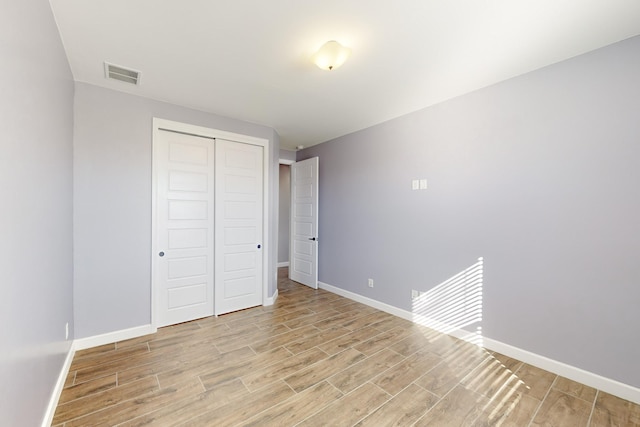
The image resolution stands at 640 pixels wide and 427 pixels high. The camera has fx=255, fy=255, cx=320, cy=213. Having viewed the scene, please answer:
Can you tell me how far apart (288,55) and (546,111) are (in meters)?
2.38

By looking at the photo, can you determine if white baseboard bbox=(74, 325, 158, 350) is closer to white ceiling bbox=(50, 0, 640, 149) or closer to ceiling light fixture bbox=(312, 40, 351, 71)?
white ceiling bbox=(50, 0, 640, 149)

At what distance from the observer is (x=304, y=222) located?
4910 mm

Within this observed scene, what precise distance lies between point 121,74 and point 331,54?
2.11m

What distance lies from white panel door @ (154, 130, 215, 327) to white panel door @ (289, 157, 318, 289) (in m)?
1.80

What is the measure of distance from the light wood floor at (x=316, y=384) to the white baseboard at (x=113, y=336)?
0.27 ft

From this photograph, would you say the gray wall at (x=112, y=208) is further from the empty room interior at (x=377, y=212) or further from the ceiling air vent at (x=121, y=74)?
the ceiling air vent at (x=121, y=74)

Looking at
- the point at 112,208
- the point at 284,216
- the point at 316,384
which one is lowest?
the point at 316,384

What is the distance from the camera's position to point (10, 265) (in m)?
1.14

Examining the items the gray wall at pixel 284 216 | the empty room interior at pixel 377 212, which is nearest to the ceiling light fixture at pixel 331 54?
the empty room interior at pixel 377 212

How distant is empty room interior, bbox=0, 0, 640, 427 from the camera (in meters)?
1.69

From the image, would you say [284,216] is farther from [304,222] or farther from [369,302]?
[369,302]

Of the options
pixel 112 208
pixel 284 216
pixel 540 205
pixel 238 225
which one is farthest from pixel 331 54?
pixel 284 216

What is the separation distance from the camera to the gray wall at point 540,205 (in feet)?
6.53

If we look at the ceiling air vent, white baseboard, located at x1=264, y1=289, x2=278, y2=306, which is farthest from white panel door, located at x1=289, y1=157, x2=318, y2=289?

STATED GOAL:
Each line from the one containing "What is the measure" to the final line of the entries above must be returned exactly, and no other line may appear.

RESPONSE TO THIS TASK:
What is the measure of distance from the light wood floor at (x=316, y=384) to the white baseboard at (x=113, y=336)?
0.27 ft

From this photograph, would you say the gray wall at (x=112, y=208) is further from the empty room interior at (x=377, y=212) or further from the ceiling air vent at (x=121, y=74)?
the ceiling air vent at (x=121, y=74)

Looking at
- the point at 112,208
- the point at 284,216
- the point at 316,384
which one is lowest?
the point at 316,384

What is the distance from the camera's position to point (10, 265) (in m)?
1.14

Examining the items the gray wall at pixel 284 216 | the empty room interior at pixel 377 212, which is nearest to the ceiling light fixture at pixel 331 54?
the empty room interior at pixel 377 212

How distant is empty room interior, bbox=0, 0, 640, 427 from the camera (in meters)?
1.69

From the image, would you say [284,216] is farther from [304,222] or farther from [369,302]?
[369,302]

Of the options
pixel 112 208
pixel 284 216
pixel 540 205
pixel 238 225
which one is farthest from pixel 331 54?
pixel 284 216

What is the separation distance from the camera to the gray wall at point 540,205 (in feet)?
6.53

If we look at the ceiling air vent, white baseboard, located at x1=264, y1=289, x2=278, y2=306, which is farthest from white panel door, located at x1=289, y1=157, x2=318, y2=289?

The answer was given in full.